Les violons ne s’accordent toujours pas entre le ministre d’État chargé de la Justice et Garde des Sceaux, Constant Mutamba et les magistrats face à la décision de justice. Au regard de la situation carcérale dégradante à la prison centrale de Makala, la surpopulation notamment la tentative d’évasion des détenus, Constant Mutamba a causé les magistrats de tous les péchés d’Israël qui, selon lui, sont à la base de tous les maux qui rongent aujourd’hui la prison centrale de Makala.
D’après lui, en effet, chaque semaine, les magistrats envoient les détenus à Makala sans tenir compte de la capacité de cantonnement.
Selon Constant Mutamba, il n’y a pas une tentative d’évasion mais plutôt un acte de sabotage des actions du Chef de l’État d’autant plus que de toutes les fois qu’il a désengorgé la prison les magistrats ont envoyé le double. Aussi, il a accusé des magistrats de faire sortir des gens clandestinement.
«Je viens d’atterrir et croyez moi, je règle cette affaire ici dans deux semaines maximum. J’ai alerté, j’ai alerté, tous se sont constitués contre moi. Voilà les résultats ! Ça c’est un sabotage des actions du chef de l’État. Et ça ne se passera pas comme ça. Chaque semaine, les magistrats envoient les détenus ici à Makala sans tenir compte de la capacité de cantonnement. Et ça c’est injuste. Vous venez ici vous faites sortir des gens clandestinement, ça c’est un acte de sabotage, ce n’est pas l’évasion. De toutes les fois, moi j’ai désengorgé, ils ont envoyé le double. Depuis que j’ai commencé combien de détenus ont été envoyés ici après désengorgement ? C’est cela qu’on saura l’acte de sabotage d’où il est parti», a déclaré le ministre d’État de la Justice avant de laisser entendre qu’il va «sérieusement» sanctionner.
Rejet des responsabilités sur les magistrats
Pas plus loin que ce mercredi 4 septembre, le Conseil supérieur de la magistrature a rejeté tout en bloc les accusations portées contre les magistrats selon lesquelles ils sont responsables de la tentative d’évasion qui a eu lieu dans la nuit du 1er septembre au 2 septembre sous prétexte qu’ils transfèrent à grande pompe les détenus à Makala qui, du reste, a abondé la prison.
Selon le CSM, l’augmentation de la population carcérale est fonction de l’évolution démographique dans la ville de Kinshasa qui, au moment de la construction de ce centre pénitentiaire de 1500 personnes en 1957, ne comptait que 250 000 habitants.
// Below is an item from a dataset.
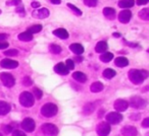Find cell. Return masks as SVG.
Instances as JSON below:
<instances>
[{"label":"cell","instance_id":"cell-1","mask_svg":"<svg viewBox=\"0 0 149 136\" xmlns=\"http://www.w3.org/2000/svg\"><path fill=\"white\" fill-rule=\"evenodd\" d=\"M147 77V72L144 70H138V69H132L129 71V79L134 84H141L143 83L144 79Z\"/></svg>","mask_w":149,"mask_h":136},{"label":"cell","instance_id":"cell-2","mask_svg":"<svg viewBox=\"0 0 149 136\" xmlns=\"http://www.w3.org/2000/svg\"><path fill=\"white\" fill-rule=\"evenodd\" d=\"M34 95L29 91H23L19 95V104L23 107L30 108L34 105Z\"/></svg>","mask_w":149,"mask_h":136},{"label":"cell","instance_id":"cell-3","mask_svg":"<svg viewBox=\"0 0 149 136\" xmlns=\"http://www.w3.org/2000/svg\"><path fill=\"white\" fill-rule=\"evenodd\" d=\"M57 111H58L57 107H56L54 104H51V103L45 104V105L41 108V114L44 117H47V118L55 116L56 114H57Z\"/></svg>","mask_w":149,"mask_h":136},{"label":"cell","instance_id":"cell-4","mask_svg":"<svg viewBox=\"0 0 149 136\" xmlns=\"http://www.w3.org/2000/svg\"><path fill=\"white\" fill-rule=\"evenodd\" d=\"M0 78L2 81L3 85H5L6 87H13L15 83V79L10 73L8 72H3L0 74Z\"/></svg>","mask_w":149,"mask_h":136},{"label":"cell","instance_id":"cell-5","mask_svg":"<svg viewBox=\"0 0 149 136\" xmlns=\"http://www.w3.org/2000/svg\"><path fill=\"white\" fill-rule=\"evenodd\" d=\"M42 131L44 132V134L46 135H49V136H55L58 134V129L54 124L51 123H45L42 125L41 127Z\"/></svg>","mask_w":149,"mask_h":136},{"label":"cell","instance_id":"cell-6","mask_svg":"<svg viewBox=\"0 0 149 136\" xmlns=\"http://www.w3.org/2000/svg\"><path fill=\"white\" fill-rule=\"evenodd\" d=\"M110 131H111V128L107 122H101L98 124L97 128H96V132L99 136H107L110 133Z\"/></svg>","mask_w":149,"mask_h":136},{"label":"cell","instance_id":"cell-7","mask_svg":"<svg viewBox=\"0 0 149 136\" xmlns=\"http://www.w3.org/2000/svg\"><path fill=\"white\" fill-rule=\"evenodd\" d=\"M123 120V116L118 112H111L106 115V121L108 124H118Z\"/></svg>","mask_w":149,"mask_h":136},{"label":"cell","instance_id":"cell-8","mask_svg":"<svg viewBox=\"0 0 149 136\" xmlns=\"http://www.w3.org/2000/svg\"><path fill=\"white\" fill-rule=\"evenodd\" d=\"M35 121L33 119H31V118H26L22 122V128L27 132H33L35 130Z\"/></svg>","mask_w":149,"mask_h":136},{"label":"cell","instance_id":"cell-9","mask_svg":"<svg viewBox=\"0 0 149 136\" xmlns=\"http://www.w3.org/2000/svg\"><path fill=\"white\" fill-rule=\"evenodd\" d=\"M113 107H114V109H116V111H118V112L126 111V110L128 109V107H129V104H128V102H127L126 100L118 99V100H116V101L114 102Z\"/></svg>","mask_w":149,"mask_h":136},{"label":"cell","instance_id":"cell-10","mask_svg":"<svg viewBox=\"0 0 149 136\" xmlns=\"http://www.w3.org/2000/svg\"><path fill=\"white\" fill-rule=\"evenodd\" d=\"M128 104L132 108H134V109H140V108H142L143 106H144L145 102H144V100L140 97H133V98H131L130 103H128Z\"/></svg>","mask_w":149,"mask_h":136},{"label":"cell","instance_id":"cell-11","mask_svg":"<svg viewBox=\"0 0 149 136\" xmlns=\"http://www.w3.org/2000/svg\"><path fill=\"white\" fill-rule=\"evenodd\" d=\"M132 17V12L128 9H124L118 13V21L122 23H128L131 21Z\"/></svg>","mask_w":149,"mask_h":136},{"label":"cell","instance_id":"cell-12","mask_svg":"<svg viewBox=\"0 0 149 136\" xmlns=\"http://www.w3.org/2000/svg\"><path fill=\"white\" fill-rule=\"evenodd\" d=\"M0 66L6 68V69H13V68H17L19 66V62L11 59H3L0 62Z\"/></svg>","mask_w":149,"mask_h":136},{"label":"cell","instance_id":"cell-13","mask_svg":"<svg viewBox=\"0 0 149 136\" xmlns=\"http://www.w3.org/2000/svg\"><path fill=\"white\" fill-rule=\"evenodd\" d=\"M50 14L49 10L47 8H41L38 9V10H35L33 12V16L36 17V19H44L46 17H48Z\"/></svg>","mask_w":149,"mask_h":136},{"label":"cell","instance_id":"cell-14","mask_svg":"<svg viewBox=\"0 0 149 136\" xmlns=\"http://www.w3.org/2000/svg\"><path fill=\"white\" fill-rule=\"evenodd\" d=\"M122 134L124 136H136L138 134V130L134 126H125L122 129Z\"/></svg>","mask_w":149,"mask_h":136},{"label":"cell","instance_id":"cell-15","mask_svg":"<svg viewBox=\"0 0 149 136\" xmlns=\"http://www.w3.org/2000/svg\"><path fill=\"white\" fill-rule=\"evenodd\" d=\"M54 71H55L56 73H58V74H60V75H66L70 70L66 68V66H65V64H64V63H58V64H56V65L54 66Z\"/></svg>","mask_w":149,"mask_h":136},{"label":"cell","instance_id":"cell-16","mask_svg":"<svg viewBox=\"0 0 149 136\" xmlns=\"http://www.w3.org/2000/svg\"><path fill=\"white\" fill-rule=\"evenodd\" d=\"M70 49L72 53H74L77 56L82 55L84 52V47L81 45V44H78V43H74L70 46Z\"/></svg>","mask_w":149,"mask_h":136},{"label":"cell","instance_id":"cell-17","mask_svg":"<svg viewBox=\"0 0 149 136\" xmlns=\"http://www.w3.org/2000/svg\"><path fill=\"white\" fill-rule=\"evenodd\" d=\"M10 110H11V106L8 103L0 101V116L8 114L10 112Z\"/></svg>","mask_w":149,"mask_h":136},{"label":"cell","instance_id":"cell-18","mask_svg":"<svg viewBox=\"0 0 149 136\" xmlns=\"http://www.w3.org/2000/svg\"><path fill=\"white\" fill-rule=\"evenodd\" d=\"M103 14L106 19H110V21H111V19H114V17L116 16V10H114L113 8H111V7H105V8L103 9Z\"/></svg>","mask_w":149,"mask_h":136},{"label":"cell","instance_id":"cell-19","mask_svg":"<svg viewBox=\"0 0 149 136\" xmlns=\"http://www.w3.org/2000/svg\"><path fill=\"white\" fill-rule=\"evenodd\" d=\"M53 35L61 40H65L68 38V33L66 32V30H64V29L55 30V31H53Z\"/></svg>","mask_w":149,"mask_h":136},{"label":"cell","instance_id":"cell-20","mask_svg":"<svg viewBox=\"0 0 149 136\" xmlns=\"http://www.w3.org/2000/svg\"><path fill=\"white\" fill-rule=\"evenodd\" d=\"M135 4V1L134 0H120L118 1V6L120 8H130V7H133Z\"/></svg>","mask_w":149,"mask_h":136},{"label":"cell","instance_id":"cell-21","mask_svg":"<svg viewBox=\"0 0 149 136\" xmlns=\"http://www.w3.org/2000/svg\"><path fill=\"white\" fill-rule=\"evenodd\" d=\"M72 77H74V80H77V81L82 82V83L87 81V76H86L83 72H80V71H77V72L72 73Z\"/></svg>","mask_w":149,"mask_h":136},{"label":"cell","instance_id":"cell-22","mask_svg":"<svg viewBox=\"0 0 149 136\" xmlns=\"http://www.w3.org/2000/svg\"><path fill=\"white\" fill-rule=\"evenodd\" d=\"M107 43L104 41H100L97 43V45H96L95 47V51L97 52V53H104V52L107 50Z\"/></svg>","mask_w":149,"mask_h":136},{"label":"cell","instance_id":"cell-23","mask_svg":"<svg viewBox=\"0 0 149 136\" xmlns=\"http://www.w3.org/2000/svg\"><path fill=\"white\" fill-rule=\"evenodd\" d=\"M114 64L118 67H126L129 65V60L126 57H118L114 61Z\"/></svg>","mask_w":149,"mask_h":136},{"label":"cell","instance_id":"cell-24","mask_svg":"<svg viewBox=\"0 0 149 136\" xmlns=\"http://www.w3.org/2000/svg\"><path fill=\"white\" fill-rule=\"evenodd\" d=\"M94 111H95V104H93V103L86 104L83 108V113L85 114V115H90V114H92Z\"/></svg>","mask_w":149,"mask_h":136},{"label":"cell","instance_id":"cell-25","mask_svg":"<svg viewBox=\"0 0 149 136\" xmlns=\"http://www.w3.org/2000/svg\"><path fill=\"white\" fill-rule=\"evenodd\" d=\"M103 84H102V82H99V81H96V82H93L91 84V87H90V91H92V93H99V91H101L102 89H103Z\"/></svg>","mask_w":149,"mask_h":136},{"label":"cell","instance_id":"cell-26","mask_svg":"<svg viewBox=\"0 0 149 136\" xmlns=\"http://www.w3.org/2000/svg\"><path fill=\"white\" fill-rule=\"evenodd\" d=\"M17 39L23 42H30L33 40V35H31V34L28 33V32H25V33L19 34V35L17 36Z\"/></svg>","mask_w":149,"mask_h":136},{"label":"cell","instance_id":"cell-27","mask_svg":"<svg viewBox=\"0 0 149 136\" xmlns=\"http://www.w3.org/2000/svg\"><path fill=\"white\" fill-rule=\"evenodd\" d=\"M112 58H113V54L110 53V52H104V53H102L100 55L99 59L104 63H108L109 61H111Z\"/></svg>","mask_w":149,"mask_h":136},{"label":"cell","instance_id":"cell-28","mask_svg":"<svg viewBox=\"0 0 149 136\" xmlns=\"http://www.w3.org/2000/svg\"><path fill=\"white\" fill-rule=\"evenodd\" d=\"M116 74V72L113 70V69H111V68H106L105 70L103 71V77L106 79H111L112 77H114Z\"/></svg>","mask_w":149,"mask_h":136},{"label":"cell","instance_id":"cell-29","mask_svg":"<svg viewBox=\"0 0 149 136\" xmlns=\"http://www.w3.org/2000/svg\"><path fill=\"white\" fill-rule=\"evenodd\" d=\"M139 17H140L141 19H143V21H148L149 19V9L148 8H144L142 9V10L139 11L138 13Z\"/></svg>","mask_w":149,"mask_h":136},{"label":"cell","instance_id":"cell-30","mask_svg":"<svg viewBox=\"0 0 149 136\" xmlns=\"http://www.w3.org/2000/svg\"><path fill=\"white\" fill-rule=\"evenodd\" d=\"M42 31V25H32V27H30L29 29H28V33H30L31 35H33V34H37L39 33V32Z\"/></svg>","mask_w":149,"mask_h":136},{"label":"cell","instance_id":"cell-31","mask_svg":"<svg viewBox=\"0 0 149 136\" xmlns=\"http://www.w3.org/2000/svg\"><path fill=\"white\" fill-rule=\"evenodd\" d=\"M49 52L52 54H59L61 52V47L56 44H51L49 45Z\"/></svg>","mask_w":149,"mask_h":136},{"label":"cell","instance_id":"cell-32","mask_svg":"<svg viewBox=\"0 0 149 136\" xmlns=\"http://www.w3.org/2000/svg\"><path fill=\"white\" fill-rule=\"evenodd\" d=\"M68 7H70V8L74 11V13L76 15H78V16H81L82 15V10L78 8L77 6H74V4H72V3H68Z\"/></svg>","mask_w":149,"mask_h":136},{"label":"cell","instance_id":"cell-33","mask_svg":"<svg viewBox=\"0 0 149 136\" xmlns=\"http://www.w3.org/2000/svg\"><path fill=\"white\" fill-rule=\"evenodd\" d=\"M4 55L7 57H15V56L19 55V51L15 49H11V50H7L4 52Z\"/></svg>","mask_w":149,"mask_h":136},{"label":"cell","instance_id":"cell-34","mask_svg":"<svg viewBox=\"0 0 149 136\" xmlns=\"http://www.w3.org/2000/svg\"><path fill=\"white\" fill-rule=\"evenodd\" d=\"M83 2L88 7H95L97 5V0H83Z\"/></svg>","mask_w":149,"mask_h":136},{"label":"cell","instance_id":"cell-35","mask_svg":"<svg viewBox=\"0 0 149 136\" xmlns=\"http://www.w3.org/2000/svg\"><path fill=\"white\" fill-rule=\"evenodd\" d=\"M33 93H34V95L36 97V99H38V100L41 99L42 95H43V93H42V91L38 89V87H34V89H33Z\"/></svg>","mask_w":149,"mask_h":136},{"label":"cell","instance_id":"cell-36","mask_svg":"<svg viewBox=\"0 0 149 136\" xmlns=\"http://www.w3.org/2000/svg\"><path fill=\"white\" fill-rule=\"evenodd\" d=\"M65 66L66 68H68V70H72V69H74V60L72 59H68L65 61Z\"/></svg>","mask_w":149,"mask_h":136},{"label":"cell","instance_id":"cell-37","mask_svg":"<svg viewBox=\"0 0 149 136\" xmlns=\"http://www.w3.org/2000/svg\"><path fill=\"white\" fill-rule=\"evenodd\" d=\"M22 3V0H8V1H6V4L7 5H17V6H19V5H21Z\"/></svg>","mask_w":149,"mask_h":136},{"label":"cell","instance_id":"cell-38","mask_svg":"<svg viewBox=\"0 0 149 136\" xmlns=\"http://www.w3.org/2000/svg\"><path fill=\"white\" fill-rule=\"evenodd\" d=\"M32 83H33V81H32V79L30 78V77H28V76L24 77L23 84L25 85V87H30V85H32Z\"/></svg>","mask_w":149,"mask_h":136},{"label":"cell","instance_id":"cell-39","mask_svg":"<svg viewBox=\"0 0 149 136\" xmlns=\"http://www.w3.org/2000/svg\"><path fill=\"white\" fill-rule=\"evenodd\" d=\"M13 136H27L23 131H19V130H15L13 132Z\"/></svg>","mask_w":149,"mask_h":136},{"label":"cell","instance_id":"cell-40","mask_svg":"<svg viewBox=\"0 0 149 136\" xmlns=\"http://www.w3.org/2000/svg\"><path fill=\"white\" fill-rule=\"evenodd\" d=\"M15 11H17V13H23V15H25V9H24V6L23 5H19V6L17 7V9H15Z\"/></svg>","mask_w":149,"mask_h":136},{"label":"cell","instance_id":"cell-41","mask_svg":"<svg viewBox=\"0 0 149 136\" xmlns=\"http://www.w3.org/2000/svg\"><path fill=\"white\" fill-rule=\"evenodd\" d=\"M142 127H144V128L149 127V119L148 118H145V119L142 121Z\"/></svg>","mask_w":149,"mask_h":136},{"label":"cell","instance_id":"cell-42","mask_svg":"<svg viewBox=\"0 0 149 136\" xmlns=\"http://www.w3.org/2000/svg\"><path fill=\"white\" fill-rule=\"evenodd\" d=\"M8 43H6V42H0V50H4L6 49L7 47H8Z\"/></svg>","mask_w":149,"mask_h":136},{"label":"cell","instance_id":"cell-43","mask_svg":"<svg viewBox=\"0 0 149 136\" xmlns=\"http://www.w3.org/2000/svg\"><path fill=\"white\" fill-rule=\"evenodd\" d=\"M148 1L149 0H136V3H137V5H144V4H147Z\"/></svg>","mask_w":149,"mask_h":136},{"label":"cell","instance_id":"cell-44","mask_svg":"<svg viewBox=\"0 0 149 136\" xmlns=\"http://www.w3.org/2000/svg\"><path fill=\"white\" fill-rule=\"evenodd\" d=\"M8 38L7 34H0V42H4Z\"/></svg>","mask_w":149,"mask_h":136},{"label":"cell","instance_id":"cell-45","mask_svg":"<svg viewBox=\"0 0 149 136\" xmlns=\"http://www.w3.org/2000/svg\"><path fill=\"white\" fill-rule=\"evenodd\" d=\"M11 130H13V127H11L10 125L4 126V131L6 132V133H9V132H11Z\"/></svg>","mask_w":149,"mask_h":136},{"label":"cell","instance_id":"cell-46","mask_svg":"<svg viewBox=\"0 0 149 136\" xmlns=\"http://www.w3.org/2000/svg\"><path fill=\"white\" fill-rule=\"evenodd\" d=\"M40 5L41 4H40L39 2H37V1H36V2L34 1V2L32 3V7H34V8H38V7H40Z\"/></svg>","mask_w":149,"mask_h":136},{"label":"cell","instance_id":"cell-47","mask_svg":"<svg viewBox=\"0 0 149 136\" xmlns=\"http://www.w3.org/2000/svg\"><path fill=\"white\" fill-rule=\"evenodd\" d=\"M50 2H52V4L58 5V4H60V2H61V0H50Z\"/></svg>","mask_w":149,"mask_h":136},{"label":"cell","instance_id":"cell-48","mask_svg":"<svg viewBox=\"0 0 149 136\" xmlns=\"http://www.w3.org/2000/svg\"><path fill=\"white\" fill-rule=\"evenodd\" d=\"M130 117L132 120H138V117H140V115L139 114H135V115H131Z\"/></svg>","mask_w":149,"mask_h":136},{"label":"cell","instance_id":"cell-49","mask_svg":"<svg viewBox=\"0 0 149 136\" xmlns=\"http://www.w3.org/2000/svg\"><path fill=\"white\" fill-rule=\"evenodd\" d=\"M74 60H76V61H77L78 63H80V62L83 61V58H82V57H79V56H76V57H74Z\"/></svg>","mask_w":149,"mask_h":136},{"label":"cell","instance_id":"cell-50","mask_svg":"<svg viewBox=\"0 0 149 136\" xmlns=\"http://www.w3.org/2000/svg\"><path fill=\"white\" fill-rule=\"evenodd\" d=\"M113 37L120 38V33H113Z\"/></svg>","mask_w":149,"mask_h":136},{"label":"cell","instance_id":"cell-51","mask_svg":"<svg viewBox=\"0 0 149 136\" xmlns=\"http://www.w3.org/2000/svg\"><path fill=\"white\" fill-rule=\"evenodd\" d=\"M0 136H3V135H2V134H1V133H0Z\"/></svg>","mask_w":149,"mask_h":136},{"label":"cell","instance_id":"cell-52","mask_svg":"<svg viewBox=\"0 0 149 136\" xmlns=\"http://www.w3.org/2000/svg\"><path fill=\"white\" fill-rule=\"evenodd\" d=\"M1 12H2V11H1V9H0V13H1Z\"/></svg>","mask_w":149,"mask_h":136}]
</instances>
Aujourd’hui, dit-il, la ville en compte plus de 15 millions d’habitants.
À en croire le président du CSM, Dieudonné Kamuleta, la solution de cette surpopulation à la prison centrale de Makala ne viendra qu’à la construction de nouvelles prisons et maisons d’arrêt et à l’application stricte de la loi sur la détention ainsi que celle sur le régime pénitentiaire.
Mutamba accusé d’«une ingérence inquiétante»
Le Syndicat des Magistrats du Congo (SYMCO) avait dénoncé ce qu’il appelle «une ingérence inquiétante» de Constant Mutamba, ministre d’État, ministre de la Justice et Garde des Sceaux, dans le fonctionnement du pouvoir judiciaire.
Dans un communiqué du 19 août, le SYMCO avait souligné une série d’actes du ministre qui, selon eux, menacent l’indépendance de la justice et enfreignent les dispositions constitutionnelles du pays.
Ces magistrats avaient accusé Constant Mutamba de s’immiscer de manière intempestive dans les affaires judiciaires, «une violation flagrante» de la Constitution du pays qui garantit l’indépendance du pouvoir judiciaire.
Parmi les actes dénoncés, figure l’instauration d’un « tribunal populaire » au sein du Palais de Justice, où, dit le syndicat, le ministre a pris des décisions à l’encontre des justiciables, parfois même en ordonnant des arrestations et en s’opposant aux décisions de la Cour de Cassation.
Outre les actions judiciaires «controversées», le SYMCO avait fustigé les déclarations publiques du ministre, qu’il qualifie «d’outrageantes et désobligeantes» à l’encontre du corps des magistrats. Selon le syndicat, ces propos visent à jeter l’opprobre sur les magistrats, les rendant responsables de la «maladie» qui gangrène le système judiciaire. Ses discours, toujours, selon le SYMCO, exposent les magistrats à des dangers accrus, y compris des agressions et des assassinats.